Some of the worst-hit countries are Pakistan, India, Philippines, Thailand and Indonesia, where inflation rates have exceeded their central banks’ targets and eroded the purchasing power of consumers.
Pakistan’s consumer price inflation jumped to 31.5% in February of 2023, the highest rate since June of 1974, following a sharp depreciation in the rupee and as the government announced a rise in energy prices and taxes to meet the International Monetary Fund’s loan conditions. India’s inflation rate rose to 6.3% in January of 2023, above the Reserve Bank of India’s upper limit of 6%, as food and fuel prices soared amid supply bottlenecks and rising global commodity prices.
In Southeast Asia, inflation has also accelerated due to rising food and energy costs, as well as the impact of natural disasters and lockdowns on agricultural production and distribution. The Philippines’ inflation rate climbed to 5.8% in January of 2023, the highest since February of 2019, as food prices surged by 9.7%, especially for meat, fish and vegetables.
Thailand’s inflation rate reached 4.1% in January of 2023, the highest since November of 2014, as transport costs increased by 12.7%, mainly due to higher fuel prices.
Indonesia’s inflation rate rose to 3.6% in January of 2023, the highest since June of 2019, as food prices increased by 5%, especially for rice, chili and cooking oil.

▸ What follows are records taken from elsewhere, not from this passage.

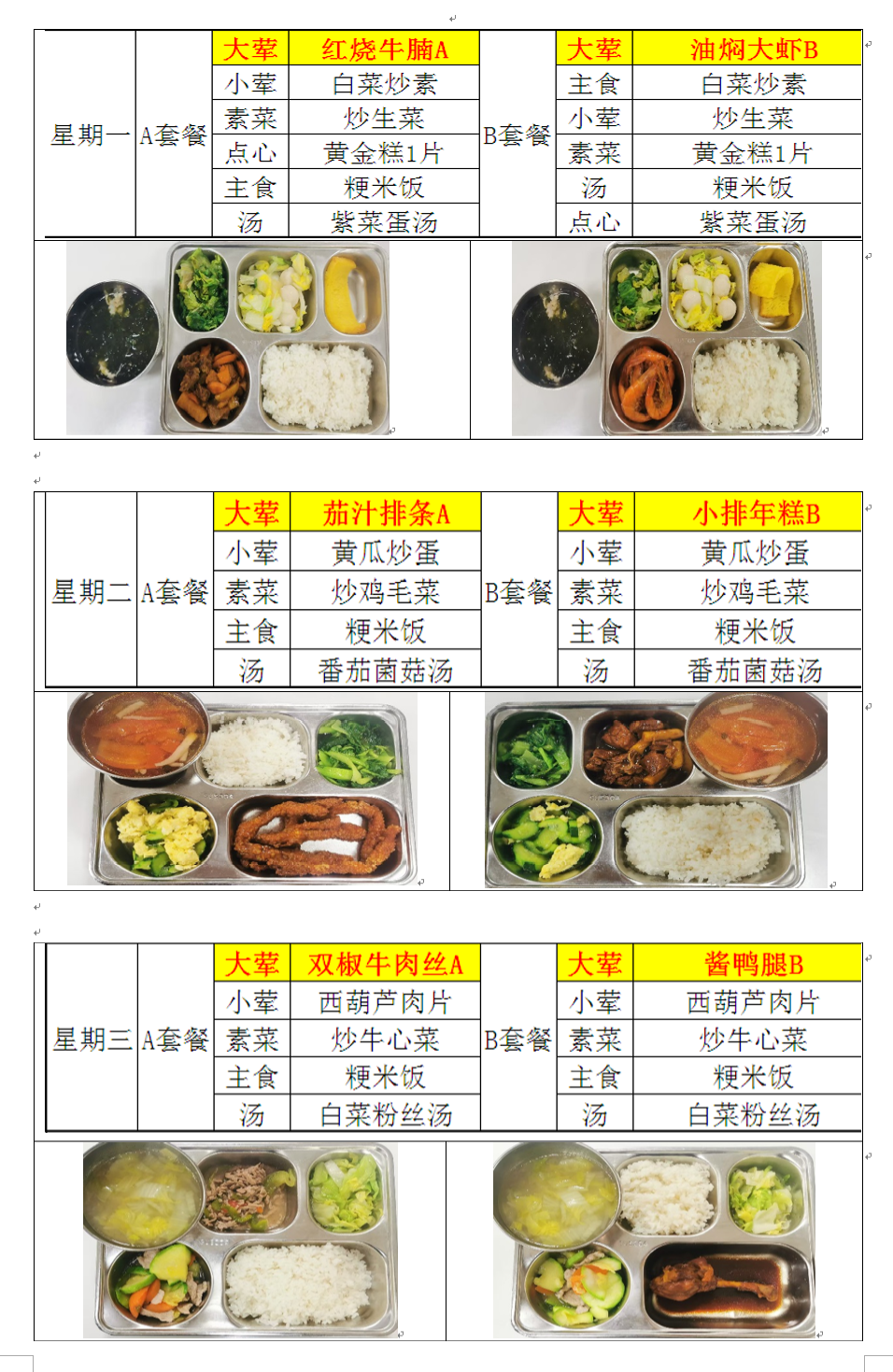 | 星期一 | A套餐 | 大荤 | 红烧牛腩A | B套餐 | 大荤 | 油焖大虾B |
|---|---|---|---|---|---|---|
| | | 小荤 | 白菜炒素 | | 主食 | 白菜炒素 |
| | | 素菜 | 炒生菜 | | 小荤 | 炒生菜 |
| | | 点心 | 黄金糕1片 | | 素菜 | 黄金糕1片 |
| | | 主食 | 粳米饭 | | 汤 | 粳米饭 |
| | | 汤 | 紫菜蛋汤 | | 点心 | 紫菜蛋汤 |

| 星期二 | A套餐 | 大荤 | 茄汁排条A | B套餐 | 大荤 | 小排年糕B |
|---|---|---|---|---|---|---|
| | | 小荤 | 黄瓜炒蛋 | | 小荤 | 黄瓜炒蛋 |
| | | 素菜 | 炒鸡毛菜 | | 素菜 | 炒鸡毛菜 |
| | | 主食 | 粳米饭 | | 主食 | 粳米饭 |
| | | 汤 | 番茄菌菇汤 | | 汤 | 番茄菌菇汤 |

| 星期三 | A套餐 | 大荤 | 双椒牛肉丝A | B套餐 | 大荤 | 酱鸭腿B |
|---|---|---|---|---|---|---|
| | | 小荤 | 西葫芦肉片 | | 小荤 | 西葫芦肉片 |
| | | 素菜 | 炒牛心菜 | | 素菜 | 炒牛心菜 |
| | | 主食 | 粳米饭 | | 主食 | 粳米饭 |
| | | 汤 | 白菜粉丝汤 | | 汤 | 白菜粉丝汤 |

Governments are racing to soften the blow for consumers. They have raised the minimum wage (in Laos and the Philippines), doled out cash to the poor (Singapore, Malaysia, Indonesia), and subsidised fuels or fertiliser (Indonesia, Malaysia, Philippines, Thailand). However, these measures may not be enough to contain the inflationary pressures and may also worsen fiscal deficits and debt burdens. Some analysts have called for more monetary tightening and structural reforms to address the underlying causes of inflation and improve productivity and competitiveness.